Selected text:
^^^^^^^^

A year later, the option on the book became available and was purchased by Aaron Ryder of Newmarket Films. In late 2001, Nolan became busy with the post-production of Insomnia, and asked his brother Jonathan to help work on the script. The writing process was a long collaboration between the Nolan brothers, occurring intermittently over a period of five years. In the script, the Nolans emphasized the magic of the story through the dramatic narrative, playing down the visual depiction of stage magic. The three-act screenplay was deliberately structured around the three elements of the film's illusion: the pledge, the turn, and the prestige. "It took a long time to figure out how to achieve cinematic versions of the very literary devices that drive the intrigue of the story," Christopher Nolan told Variety: "The shifting points of view, the idea of journals within journals and stories within stories. Finding the cinematic equivalents of those literary devices was very complex." Although the film is thematically faithful to the novel, two major changes were made to the plot structure during the adaptation process: the novel's spiritualism subplot was removed, and the modern-day frame story was replaced with Borden's wait for the gallows. Priest approved of the adaptation, describing it as "an extraordinary and brilliant script, a fascinating adaptation of my novel."

In early 2003, Nolan planned to direct the film before the production of Batman Begins accelerated. Following the release of Batman Begins, Nolan started up the project again, negotiating with Jackman and Bale in October 2005. While the screenplay was still being written, production designer Nathan Crowley began the set design process in Nolan's garage, employing a "visual script" consisting of scale models, images, drawings, and notes. Jonathan and Christopher Nolan finished the final shooting draft on January 13, 2006, and began production three days later on January 16. Filming ended on April 9.

Crowley and his crew searched Los Angeles for almost seventy locations that resembled fin de siècle London. Jonathan Nolan visited Colorado Springs to research Nikola Tesla and based the electric bulb scene on actual experiments conducted by Tesla. Nathan Crowley helped design the scene for Tesla's invention; It was shot in the parking lot of the Mount Wilson Observatory. Influenced by a "Victorian modernist aesthetic," Crowley chose four locations in the Broadway theater district in downtown Los Angeles for the film's stage magic performances: the Los Angeles Theatre, the Palace Theatre, the Los Angeles Belasco, and the Tower Theatre. Crowley also turned a portion of the Universal back lot into Victorian London. Osgood Castle in Colorado was also used as a location.

Nolan built only one set for the film, an "under-the-stage section that houses the machinery that makes the larger illusions work," preferring to simply dress various Los Angeles locations and sound stages to stand in for Colorado and Victorian England. In contrast to most period pieces, Nolan kept up the quick pace of production by shooting with handheld cameras, and refrained from using artificial lighting in some scenes, relying instead on natural light on location. Costume designer Joan Bergin chose attractive, modern Victorian fashions for Scarlett Johansson; cinematographer Wally Pfister captured the mood with soft earth tones as white and black colors provided background contrasts, bringing actors' faces to the foreground.

^^^^^^^^

Supplied entries:

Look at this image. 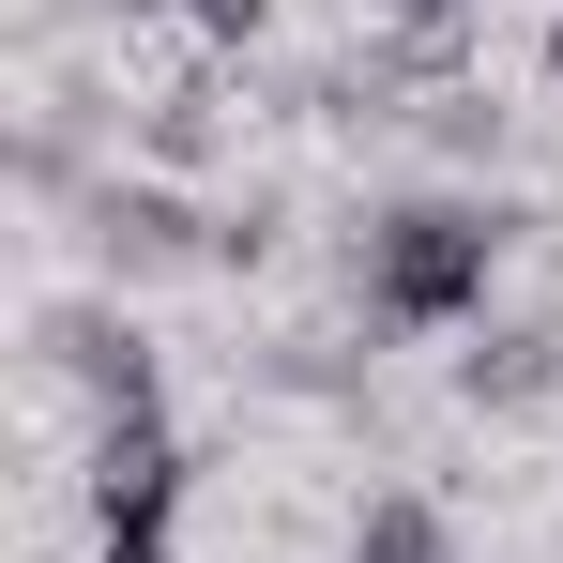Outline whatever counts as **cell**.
<instances>
[{
    "label": "cell",
    "instance_id": "6da1fadb",
    "mask_svg": "<svg viewBox=\"0 0 563 563\" xmlns=\"http://www.w3.org/2000/svg\"><path fill=\"white\" fill-rule=\"evenodd\" d=\"M487 275H503V213H472V198H396L366 229V260H351L380 335H457V320H487Z\"/></svg>",
    "mask_w": 563,
    "mask_h": 563
},
{
    "label": "cell",
    "instance_id": "7a4b0ae2",
    "mask_svg": "<svg viewBox=\"0 0 563 563\" xmlns=\"http://www.w3.org/2000/svg\"><path fill=\"white\" fill-rule=\"evenodd\" d=\"M92 518H107V549H168V518H184V442H168V411H107L92 427Z\"/></svg>",
    "mask_w": 563,
    "mask_h": 563
},
{
    "label": "cell",
    "instance_id": "3957f363",
    "mask_svg": "<svg viewBox=\"0 0 563 563\" xmlns=\"http://www.w3.org/2000/svg\"><path fill=\"white\" fill-rule=\"evenodd\" d=\"M457 396H472V411H533V396H563V335H549V320L472 335V351H457Z\"/></svg>",
    "mask_w": 563,
    "mask_h": 563
},
{
    "label": "cell",
    "instance_id": "277c9868",
    "mask_svg": "<svg viewBox=\"0 0 563 563\" xmlns=\"http://www.w3.org/2000/svg\"><path fill=\"white\" fill-rule=\"evenodd\" d=\"M351 563H457V518L427 487H380L366 518H351Z\"/></svg>",
    "mask_w": 563,
    "mask_h": 563
},
{
    "label": "cell",
    "instance_id": "5b68a950",
    "mask_svg": "<svg viewBox=\"0 0 563 563\" xmlns=\"http://www.w3.org/2000/svg\"><path fill=\"white\" fill-rule=\"evenodd\" d=\"M380 15H411V31H457V15H487V0H380Z\"/></svg>",
    "mask_w": 563,
    "mask_h": 563
},
{
    "label": "cell",
    "instance_id": "8992f818",
    "mask_svg": "<svg viewBox=\"0 0 563 563\" xmlns=\"http://www.w3.org/2000/svg\"><path fill=\"white\" fill-rule=\"evenodd\" d=\"M549 107H563V15H549Z\"/></svg>",
    "mask_w": 563,
    "mask_h": 563
}]
</instances>
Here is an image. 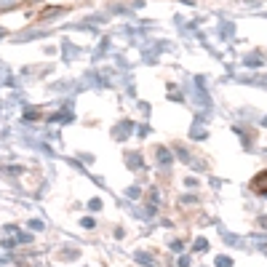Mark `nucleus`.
Returning a JSON list of instances; mask_svg holds the SVG:
<instances>
[{"instance_id":"obj_3","label":"nucleus","mask_w":267,"mask_h":267,"mask_svg":"<svg viewBox=\"0 0 267 267\" xmlns=\"http://www.w3.org/2000/svg\"><path fill=\"white\" fill-rule=\"evenodd\" d=\"M160 160H163V163H168V160H171V155H168L166 150H160Z\"/></svg>"},{"instance_id":"obj_2","label":"nucleus","mask_w":267,"mask_h":267,"mask_svg":"<svg viewBox=\"0 0 267 267\" xmlns=\"http://www.w3.org/2000/svg\"><path fill=\"white\" fill-rule=\"evenodd\" d=\"M230 257H217V267H230Z\"/></svg>"},{"instance_id":"obj_1","label":"nucleus","mask_w":267,"mask_h":267,"mask_svg":"<svg viewBox=\"0 0 267 267\" xmlns=\"http://www.w3.org/2000/svg\"><path fill=\"white\" fill-rule=\"evenodd\" d=\"M254 190H257V192H267V171H262L257 179H254Z\"/></svg>"}]
</instances>
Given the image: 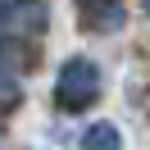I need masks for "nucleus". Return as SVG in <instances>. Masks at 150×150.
<instances>
[{
	"label": "nucleus",
	"instance_id": "nucleus-1",
	"mask_svg": "<svg viewBox=\"0 0 150 150\" xmlns=\"http://www.w3.org/2000/svg\"><path fill=\"white\" fill-rule=\"evenodd\" d=\"M100 96V68L91 64L86 55H73L64 68H59V82H55V105L68 114H82L96 105Z\"/></svg>",
	"mask_w": 150,
	"mask_h": 150
},
{
	"label": "nucleus",
	"instance_id": "nucleus-2",
	"mask_svg": "<svg viewBox=\"0 0 150 150\" xmlns=\"http://www.w3.org/2000/svg\"><path fill=\"white\" fill-rule=\"evenodd\" d=\"M77 18L91 32H114L123 28V0H77Z\"/></svg>",
	"mask_w": 150,
	"mask_h": 150
},
{
	"label": "nucleus",
	"instance_id": "nucleus-3",
	"mask_svg": "<svg viewBox=\"0 0 150 150\" xmlns=\"http://www.w3.org/2000/svg\"><path fill=\"white\" fill-rule=\"evenodd\" d=\"M77 150H123V137H118L114 123H96V127L82 132V146Z\"/></svg>",
	"mask_w": 150,
	"mask_h": 150
},
{
	"label": "nucleus",
	"instance_id": "nucleus-4",
	"mask_svg": "<svg viewBox=\"0 0 150 150\" xmlns=\"http://www.w3.org/2000/svg\"><path fill=\"white\" fill-rule=\"evenodd\" d=\"M146 14H150V0H146Z\"/></svg>",
	"mask_w": 150,
	"mask_h": 150
}]
</instances>
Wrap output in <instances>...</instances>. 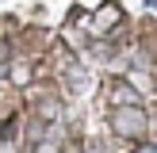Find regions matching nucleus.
I'll return each mask as SVG.
<instances>
[{
    "instance_id": "nucleus-1",
    "label": "nucleus",
    "mask_w": 157,
    "mask_h": 153,
    "mask_svg": "<svg viewBox=\"0 0 157 153\" xmlns=\"http://www.w3.org/2000/svg\"><path fill=\"white\" fill-rule=\"evenodd\" d=\"M111 130H115L119 138H142L146 130H150V115H146L138 103L119 107V111L111 115Z\"/></svg>"
},
{
    "instance_id": "nucleus-2",
    "label": "nucleus",
    "mask_w": 157,
    "mask_h": 153,
    "mask_svg": "<svg viewBox=\"0 0 157 153\" xmlns=\"http://www.w3.org/2000/svg\"><path fill=\"white\" fill-rule=\"evenodd\" d=\"M27 153H61V145H58V138H42V142H35V149H27Z\"/></svg>"
},
{
    "instance_id": "nucleus-3",
    "label": "nucleus",
    "mask_w": 157,
    "mask_h": 153,
    "mask_svg": "<svg viewBox=\"0 0 157 153\" xmlns=\"http://www.w3.org/2000/svg\"><path fill=\"white\" fill-rule=\"evenodd\" d=\"M134 153H157V145H153V142H142V145H138Z\"/></svg>"
}]
</instances>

^^^^^^^^

Task list:
a. Using the text on the film's production, answer the following:
(i) Who purchased the option on the book?
(ii) On what date did production begin?
(iii) Where was the scene for Tesla's invention shot?
b. According to the text on the film's production, which theaters did Crowley choose for the film's stage magic performances? List them all.

The responses:
a.
(i) Aaron Ryder of Newmarket Films
(ii) January 16, 2006
(iii) In the parking lot of the Mount Wilson Observatory

b. The Los Angeles Theatre, the Palace Theatre, the Los Angeles Belasco, and the Tower Theatre